Havanna. Seit Jahrzehnten hatte es nicht solche Massenproteste in Kuba gegen die Regierung gegeben. Viele Demonstranten wurden deswegen zu Haftstrafen verurteilt. Menschenrechtsaktivisten kritisieren dies.

Nach den jüngsten Massenprotesten gegen die sozialistische Regierung in Kuba werden nach Angaben von Menschenrechtsaktivisten zahlreiche festgenommene Demonstranten in Schnellverfahren zu Haftstrafen verurteilt.

Ihnen werde das Recht auf Verteidigung verweigert, schrieb der Regionalchef der Menschenrechtsorganisation Human Rights Watch (HRW), José Miguel Vivanco, auf Twitter.

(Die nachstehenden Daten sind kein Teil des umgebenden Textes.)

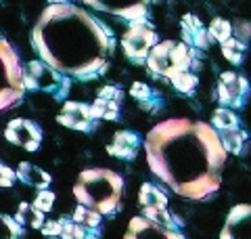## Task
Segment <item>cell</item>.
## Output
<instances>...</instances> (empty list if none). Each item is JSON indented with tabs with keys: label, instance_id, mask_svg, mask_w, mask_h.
<instances>
[{
	"label": "cell",
	"instance_id": "8",
	"mask_svg": "<svg viewBox=\"0 0 251 239\" xmlns=\"http://www.w3.org/2000/svg\"><path fill=\"white\" fill-rule=\"evenodd\" d=\"M82 2L86 6H92L94 11L109 13L113 17L138 21L147 17L151 4L157 2V0H82Z\"/></svg>",
	"mask_w": 251,
	"mask_h": 239
},
{
	"label": "cell",
	"instance_id": "12",
	"mask_svg": "<svg viewBox=\"0 0 251 239\" xmlns=\"http://www.w3.org/2000/svg\"><path fill=\"white\" fill-rule=\"evenodd\" d=\"M220 239H251V206H234L226 218Z\"/></svg>",
	"mask_w": 251,
	"mask_h": 239
},
{
	"label": "cell",
	"instance_id": "20",
	"mask_svg": "<svg viewBox=\"0 0 251 239\" xmlns=\"http://www.w3.org/2000/svg\"><path fill=\"white\" fill-rule=\"evenodd\" d=\"M120 99H105V97H99L94 99L92 103V114L94 118H100V120H117L120 116Z\"/></svg>",
	"mask_w": 251,
	"mask_h": 239
},
{
	"label": "cell",
	"instance_id": "2",
	"mask_svg": "<svg viewBox=\"0 0 251 239\" xmlns=\"http://www.w3.org/2000/svg\"><path fill=\"white\" fill-rule=\"evenodd\" d=\"M31 46L63 76L86 82L107 71L113 31L82 6L49 4L31 28Z\"/></svg>",
	"mask_w": 251,
	"mask_h": 239
},
{
	"label": "cell",
	"instance_id": "11",
	"mask_svg": "<svg viewBox=\"0 0 251 239\" xmlns=\"http://www.w3.org/2000/svg\"><path fill=\"white\" fill-rule=\"evenodd\" d=\"M94 114L92 105L82 101H67L57 114V122L65 128L80 130V132H90L94 128Z\"/></svg>",
	"mask_w": 251,
	"mask_h": 239
},
{
	"label": "cell",
	"instance_id": "21",
	"mask_svg": "<svg viewBox=\"0 0 251 239\" xmlns=\"http://www.w3.org/2000/svg\"><path fill=\"white\" fill-rule=\"evenodd\" d=\"M220 49H222V55H224V59L226 61H230L232 65H241L243 63V55H245V42L239 38H228L226 42L220 44Z\"/></svg>",
	"mask_w": 251,
	"mask_h": 239
},
{
	"label": "cell",
	"instance_id": "10",
	"mask_svg": "<svg viewBox=\"0 0 251 239\" xmlns=\"http://www.w3.org/2000/svg\"><path fill=\"white\" fill-rule=\"evenodd\" d=\"M4 139L17 147H23L25 151H36L42 143V130L40 126L25 118H15L6 124Z\"/></svg>",
	"mask_w": 251,
	"mask_h": 239
},
{
	"label": "cell",
	"instance_id": "29",
	"mask_svg": "<svg viewBox=\"0 0 251 239\" xmlns=\"http://www.w3.org/2000/svg\"><path fill=\"white\" fill-rule=\"evenodd\" d=\"M0 220H2V239H19L21 233H23V227L17 222V218H11L6 216V214H2L0 216Z\"/></svg>",
	"mask_w": 251,
	"mask_h": 239
},
{
	"label": "cell",
	"instance_id": "14",
	"mask_svg": "<svg viewBox=\"0 0 251 239\" xmlns=\"http://www.w3.org/2000/svg\"><path fill=\"white\" fill-rule=\"evenodd\" d=\"M180 30H182V40L186 44H191L193 49L205 51V49H209L211 40H214L209 34V30H205L201 19L193 13H186L182 17V21H180Z\"/></svg>",
	"mask_w": 251,
	"mask_h": 239
},
{
	"label": "cell",
	"instance_id": "25",
	"mask_svg": "<svg viewBox=\"0 0 251 239\" xmlns=\"http://www.w3.org/2000/svg\"><path fill=\"white\" fill-rule=\"evenodd\" d=\"M143 216L149 218L151 222H155V225H159V227H166L170 231H178L174 216H172V214L166 208H145L143 210Z\"/></svg>",
	"mask_w": 251,
	"mask_h": 239
},
{
	"label": "cell",
	"instance_id": "15",
	"mask_svg": "<svg viewBox=\"0 0 251 239\" xmlns=\"http://www.w3.org/2000/svg\"><path fill=\"white\" fill-rule=\"evenodd\" d=\"M140 137L132 130H117L113 134V141L107 145V153L120 159H134L140 149Z\"/></svg>",
	"mask_w": 251,
	"mask_h": 239
},
{
	"label": "cell",
	"instance_id": "28",
	"mask_svg": "<svg viewBox=\"0 0 251 239\" xmlns=\"http://www.w3.org/2000/svg\"><path fill=\"white\" fill-rule=\"evenodd\" d=\"M63 239H88V229L82 227L75 220H65L63 222Z\"/></svg>",
	"mask_w": 251,
	"mask_h": 239
},
{
	"label": "cell",
	"instance_id": "24",
	"mask_svg": "<svg viewBox=\"0 0 251 239\" xmlns=\"http://www.w3.org/2000/svg\"><path fill=\"white\" fill-rule=\"evenodd\" d=\"M100 216H103V214H100L99 210L88 208V206H84V204L77 206L75 212H74V220L80 222V225L86 227V229H97L99 222H100Z\"/></svg>",
	"mask_w": 251,
	"mask_h": 239
},
{
	"label": "cell",
	"instance_id": "26",
	"mask_svg": "<svg viewBox=\"0 0 251 239\" xmlns=\"http://www.w3.org/2000/svg\"><path fill=\"white\" fill-rule=\"evenodd\" d=\"M170 82L172 86L178 90V92H182V94H191L195 89H197V76L191 74V69H186V71H180V74H176L174 78H170Z\"/></svg>",
	"mask_w": 251,
	"mask_h": 239
},
{
	"label": "cell",
	"instance_id": "6",
	"mask_svg": "<svg viewBox=\"0 0 251 239\" xmlns=\"http://www.w3.org/2000/svg\"><path fill=\"white\" fill-rule=\"evenodd\" d=\"M69 78H65L42 59L25 63V89L36 92H50L54 99H63L69 92Z\"/></svg>",
	"mask_w": 251,
	"mask_h": 239
},
{
	"label": "cell",
	"instance_id": "36",
	"mask_svg": "<svg viewBox=\"0 0 251 239\" xmlns=\"http://www.w3.org/2000/svg\"><path fill=\"white\" fill-rule=\"evenodd\" d=\"M50 239H59V237H50Z\"/></svg>",
	"mask_w": 251,
	"mask_h": 239
},
{
	"label": "cell",
	"instance_id": "4",
	"mask_svg": "<svg viewBox=\"0 0 251 239\" xmlns=\"http://www.w3.org/2000/svg\"><path fill=\"white\" fill-rule=\"evenodd\" d=\"M193 49L186 42H174V40H161L153 46L151 55L147 59V69L153 76L174 78L180 71L191 69L193 65Z\"/></svg>",
	"mask_w": 251,
	"mask_h": 239
},
{
	"label": "cell",
	"instance_id": "22",
	"mask_svg": "<svg viewBox=\"0 0 251 239\" xmlns=\"http://www.w3.org/2000/svg\"><path fill=\"white\" fill-rule=\"evenodd\" d=\"M211 126L218 130V132H224V130H232V128H239V118L232 114L228 107H218L211 116Z\"/></svg>",
	"mask_w": 251,
	"mask_h": 239
},
{
	"label": "cell",
	"instance_id": "33",
	"mask_svg": "<svg viewBox=\"0 0 251 239\" xmlns=\"http://www.w3.org/2000/svg\"><path fill=\"white\" fill-rule=\"evenodd\" d=\"M0 174H2V180H0V185H2V187H13V182L19 179L17 172H13L6 164L0 166Z\"/></svg>",
	"mask_w": 251,
	"mask_h": 239
},
{
	"label": "cell",
	"instance_id": "16",
	"mask_svg": "<svg viewBox=\"0 0 251 239\" xmlns=\"http://www.w3.org/2000/svg\"><path fill=\"white\" fill-rule=\"evenodd\" d=\"M17 177H19V180L25 182V185L36 187L38 191L49 189V185H50V174L44 172L42 168H38V166H34V164H29V162H21L19 164Z\"/></svg>",
	"mask_w": 251,
	"mask_h": 239
},
{
	"label": "cell",
	"instance_id": "23",
	"mask_svg": "<svg viewBox=\"0 0 251 239\" xmlns=\"http://www.w3.org/2000/svg\"><path fill=\"white\" fill-rule=\"evenodd\" d=\"M220 139H222V145L228 153H241L243 145H245L247 134L243 132L241 128H232V130H224L220 132Z\"/></svg>",
	"mask_w": 251,
	"mask_h": 239
},
{
	"label": "cell",
	"instance_id": "9",
	"mask_svg": "<svg viewBox=\"0 0 251 239\" xmlns=\"http://www.w3.org/2000/svg\"><path fill=\"white\" fill-rule=\"evenodd\" d=\"M249 94V82L237 71H224L218 80V101L222 107H243Z\"/></svg>",
	"mask_w": 251,
	"mask_h": 239
},
{
	"label": "cell",
	"instance_id": "17",
	"mask_svg": "<svg viewBox=\"0 0 251 239\" xmlns=\"http://www.w3.org/2000/svg\"><path fill=\"white\" fill-rule=\"evenodd\" d=\"M138 202L143 208H166L168 197L159 187H155L153 182H143V187L138 191Z\"/></svg>",
	"mask_w": 251,
	"mask_h": 239
},
{
	"label": "cell",
	"instance_id": "32",
	"mask_svg": "<svg viewBox=\"0 0 251 239\" xmlns=\"http://www.w3.org/2000/svg\"><path fill=\"white\" fill-rule=\"evenodd\" d=\"M239 26H232V30H234V38H239V40H249V36H251V23L249 21H237Z\"/></svg>",
	"mask_w": 251,
	"mask_h": 239
},
{
	"label": "cell",
	"instance_id": "13",
	"mask_svg": "<svg viewBox=\"0 0 251 239\" xmlns=\"http://www.w3.org/2000/svg\"><path fill=\"white\" fill-rule=\"evenodd\" d=\"M124 239H184L178 231H170L166 227H159L151 222L145 216H136L130 220L128 233L124 235Z\"/></svg>",
	"mask_w": 251,
	"mask_h": 239
},
{
	"label": "cell",
	"instance_id": "35",
	"mask_svg": "<svg viewBox=\"0 0 251 239\" xmlns=\"http://www.w3.org/2000/svg\"><path fill=\"white\" fill-rule=\"evenodd\" d=\"M72 0H49V4H69Z\"/></svg>",
	"mask_w": 251,
	"mask_h": 239
},
{
	"label": "cell",
	"instance_id": "31",
	"mask_svg": "<svg viewBox=\"0 0 251 239\" xmlns=\"http://www.w3.org/2000/svg\"><path fill=\"white\" fill-rule=\"evenodd\" d=\"M63 218H59V220H49V222H44L42 225V233L44 235H49V237H57V235H61L63 233Z\"/></svg>",
	"mask_w": 251,
	"mask_h": 239
},
{
	"label": "cell",
	"instance_id": "5",
	"mask_svg": "<svg viewBox=\"0 0 251 239\" xmlns=\"http://www.w3.org/2000/svg\"><path fill=\"white\" fill-rule=\"evenodd\" d=\"M0 63H2V74L6 84L0 92V107L13 109L23 101V92H25V67L21 65L17 51L6 38H0Z\"/></svg>",
	"mask_w": 251,
	"mask_h": 239
},
{
	"label": "cell",
	"instance_id": "3",
	"mask_svg": "<svg viewBox=\"0 0 251 239\" xmlns=\"http://www.w3.org/2000/svg\"><path fill=\"white\" fill-rule=\"evenodd\" d=\"M122 189L124 180L120 174L105 168H92L80 174V180L74 187V195L80 204L99 210L100 214H113L120 208Z\"/></svg>",
	"mask_w": 251,
	"mask_h": 239
},
{
	"label": "cell",
	"instance_id": "18",
	"mask_svg": "<svg viewBox=\"0 0 251 239\" xmlns=\"http://www.w3.org/2000/svg\"><path fill=\"white\" fill-rule=\"evenodd\" d=\"M15 218H17L21 227H29V229H42V225H44V212L27 202L19 204V210H17V216Z\"/></svg>",
	"mask_w": 251,
	"mask_h": 239
},
{
	"label": "cell",
	"instance_id": "19",
	"mask_svg": "<svg viewBox=\"0 0 251 239\" xmlns=\"http://www.w3.org/2000/svg\"><path fill=\"white\" fill-rule=\"evenodd\" d=\"M130 94L149 111H153L155 107H159V103H161L159 94H157L151 86L145 84V82H134V84H132L130 86Z\"/></svg>",
	"mask_w": 251,
	"mask_h": 239
},
{
	"label": "cell",
	"instance_id": "7",
	"mask_svg": "<svg viewBox=\"0 0 251 239\" xmlns=\"http://www.w3.org/2000/svg\"><path fill=\"white\" fill-rule=\"evenodd\" d=\"M157 42H159V40H157L155 30L149 26L145 19L132 21L130 28L126 30L124 36H122V49L126 53V57H128L132 63H136V65L147 63L149 55H151L153 46Z\"/></svg>",
	"mask_w": 251,
	"mask_h": 239
},
{
	"label": "cell",
	"instance_id": "27",
	"mask_svg": "<svg viewBox=\"0 0 251 239\" xmlns=\"http://www.w3.org/2000/svg\"><path fill=\"white\" fill-rule=\"evenodd\" d=\"M209 34H211V38L218 40V42L222 44V42H226L228 38H232V34H234L232 23L226 21V19H222V17H216L214 21L209 23Z\"/></svg>",
	"mask_w": 251,
	"mask_h": 239
},
{
	"label": "cell",
	"instance_id": "30",
	"mask_svg": "<svg viewBox=\"0 0 251 239\" xmlns=\"http://www.w3.org/2000/svg\"><path fill=\"white\" fill-rule=\"evenodd\" d=\"M52 204H54V193L49 189H42V191H38V195L34 199V206L38 210H42V212H50L52 210Z\"/></svg>",
	"mask_w": 251,
	"mask_h": 239
},
{
	"label": "cell",
	"instance_id": "34",
	"mask_svg": "<svg viewBox=\"0 0 251 239\" xmlns=\"http://www.w3.org/2000/svg\"><path fill=\"white\" fill-rule=\"evenodd\" d=\"M99 97H105V99H120L124 97V92L117 89V86H103V89L99 90Z\"/></svg>",
	"mask_w": 251,
	"mask_h": 239
},
{
	"label": "cell",
	"instance_id": "1",
	"mask_svg": "<svg viewBox=\"0 0 251 239\" xmlns=\"http://www.w3.org/2000/svg\"><path fill=\"white\" fill-rule=\"evenodd\" d=\"M145 151L151 170L186 199H203L214 193L228 155L214 126L191 120L157 124L147 134Z\"/></svg>",
	"mask_w": 251,
	"mask_h": 239
}]
</instances>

"Die Berichte, die wir aus Kuba erhalten, sind trostlos", schrieb Vivanco. Hunderte Demonstranten seien inhaftiert. Polizei und Militär kontrollierten die Straßen der Karibikinsel. Zahlreiche Aktivisten und Journalisten stünden unter Hausarrest. Am 11. Juli hatten Tausende Kubaner in zahlreichen Städten für Freiheit, gegen Unterdrückung und Mangelwirtschaft demonstriert. Solche Proteste hatte es in dem Karibikstaat seit Jahrzehnten nicht mehr gegeben.

Der Fotograf Anyelo Troya, der in der Hauptstadt Havanna Aufnahmen für das Video des Protest-Songs "Patria y Vida" (Vaterland und Leben) gemacht hatte, wurde wegen "öffentlicher Unruhen" bei seiner Teilnahme an den Protesten zu einem Jahr Haft verurteilt, wie das regierungskritische Nachrichtenportal "14ymedio" unter Berufung auf Angehörige berichtete. Ein Dutzend weiterer junger Leute hätten die gleiche Strafe erhalten.

Die kubanische Regierung warf den Vereinigten Staaten vor, hinter den Demonstrationen zu stecken. Außenminister Bruno Rodríguez schrieb auf Twitter, die US-Regierung übe derzeit "einen brutalen Druck" auf eine Gruppe von Ländern der Organisation Amerikanischer Staaten (OAS) aus, damit diese eine Erklärung gegen das Vorgehen der kubanischen Regierung unterzeichneten. Kubas Wirtschaft leidet stark unter dem Einbruch des Tourismus in der Corona-Pandemie sowie unter US-Sanktionen. Es fehlt an Lebensmitteln und Medikamenten. Zudem stiegen die Corona-Zahlen zuletzt deutlich.